EXERCISE INSTRUCTIONS - Reproduce all entries verbatim, with nothing added or dropped.

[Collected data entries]
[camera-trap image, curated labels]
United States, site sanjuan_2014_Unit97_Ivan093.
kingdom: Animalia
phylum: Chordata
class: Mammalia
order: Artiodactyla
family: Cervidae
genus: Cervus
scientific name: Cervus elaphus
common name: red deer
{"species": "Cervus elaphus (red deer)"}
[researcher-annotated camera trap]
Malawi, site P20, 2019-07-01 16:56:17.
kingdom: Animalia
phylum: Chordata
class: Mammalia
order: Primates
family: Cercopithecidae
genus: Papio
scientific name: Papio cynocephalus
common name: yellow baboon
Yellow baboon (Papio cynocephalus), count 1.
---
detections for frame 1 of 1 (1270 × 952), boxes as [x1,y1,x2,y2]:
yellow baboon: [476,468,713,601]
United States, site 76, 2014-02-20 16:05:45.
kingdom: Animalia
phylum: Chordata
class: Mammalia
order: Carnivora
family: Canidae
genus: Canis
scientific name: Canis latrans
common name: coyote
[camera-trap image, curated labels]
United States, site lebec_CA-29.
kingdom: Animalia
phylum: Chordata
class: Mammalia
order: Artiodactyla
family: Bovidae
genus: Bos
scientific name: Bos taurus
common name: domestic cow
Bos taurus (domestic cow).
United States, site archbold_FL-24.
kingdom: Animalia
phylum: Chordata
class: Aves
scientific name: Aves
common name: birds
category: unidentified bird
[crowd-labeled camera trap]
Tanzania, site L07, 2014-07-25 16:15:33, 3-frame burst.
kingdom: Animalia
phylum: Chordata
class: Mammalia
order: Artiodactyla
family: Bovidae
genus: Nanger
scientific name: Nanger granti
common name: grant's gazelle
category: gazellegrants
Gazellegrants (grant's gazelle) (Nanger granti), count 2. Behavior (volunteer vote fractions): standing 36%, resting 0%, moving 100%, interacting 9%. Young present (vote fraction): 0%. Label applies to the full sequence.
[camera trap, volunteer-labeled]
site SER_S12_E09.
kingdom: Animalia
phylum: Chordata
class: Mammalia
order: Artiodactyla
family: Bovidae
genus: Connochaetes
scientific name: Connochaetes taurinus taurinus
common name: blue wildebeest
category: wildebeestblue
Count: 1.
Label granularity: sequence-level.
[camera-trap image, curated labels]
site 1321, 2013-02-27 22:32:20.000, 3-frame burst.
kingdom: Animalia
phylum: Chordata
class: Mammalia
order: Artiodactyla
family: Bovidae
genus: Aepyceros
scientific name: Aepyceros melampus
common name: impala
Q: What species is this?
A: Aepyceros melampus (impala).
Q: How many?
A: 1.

THE ANSWER -
[camera-trap image, curated labels]
United States, site sanjuan_2014_Unit97_Ivan093.
kingdom: Animalia
phylum: Chordata
class: Mammalia
order: Artiodactyla
family: Cervidae
genus: Cervus
scientific name: Cervus elaphus
common name: red deer
{"species": "Cervus elaphus (red deer)"}
[researcher-annotated camera trap]
Malawi, site P20, 2019-07-01 16:56:17.
kingdom: Animalia
phylum: Chordata
class: Mammalia
order: Primates
family: Cercopithecidae
genus: Papio
scientific name: Papio cynocephalus
common name: yellow baboon
Yellow baboon (Papio cynocephalus), count 1.
---
detections for frame 1 of 1 (1270 × 952), boxes as [x1,y1,x2,y2]:
yellow baboon: [476,468,713,601]
United States, site 76, 2014-02-20 16:05:45.
kingdom: Animalia
phylum: Chordata
class: Mammalia
order: Carnivora
family: Canidae
genus: Canis
scientific name: Canis latrans
common name: coyote
[camera-trap image, curated labels]
United States, site lebec_CA-29.
kingdom: Animalia
phylum: Chordata
class: Mammalia
order: Artiodactyla
family: Bovidae
genus: Bos
scientific name: Bos taurus
common name: domestic cow
Bos taurus (domestic cow).
United States, site archbold_FL-24.
kingdom: Animalia
phylum: Chordata
class: Aves
scientific name: Aves
common name: birds
category: unidentified bird
[crowd-labeled camera trap]
Tanzania, site L07, 2014-07-25 16:15:33, 3-frame burst.
kingdom: Animalia
phylum: Chordata
class: Mammalia
order: Artiodactyla
family: Bovidae
genus: Nanger
scientific name: Nanger granti
common name: grant's gazelle
category: gazellegrants
Gazellegrants (grant's gazelle) (Nanger granti), count 2. Behavior (volunteer vote fractions): standing 36%, resting 0%, moving 100%, interacting 9%. Young present (vote fraction): 0%. Label applies to the full sequence.
[camera trap, volunteer-labeled]
site SER_S12_E09.
kingdom: Animalia
phylum: Chordata
class: Mammalia
order: Artiodactyla
family: Bovidae
genus: Connochaetes
scientific name: Connochaetes taurinus taurinus
common name: blue wildebeest
category: wildebeestblue
Count: 1.
Label granularity: sequence-level.
[camera-trap image, curated labels]
site 1321, 2013-02-27 22:32:20.000, 3-frame burst.
kingdom: Animalia
phylum: Chordata
class: Mammalia
order: Artiodactyla
family: Bovidae
genus: Aepyceros
scientific name: Aepyceros melampus
common name: impala
Q: What species is this?
A: Aepyceros melampus (impala).
Q: How many?
A: 1.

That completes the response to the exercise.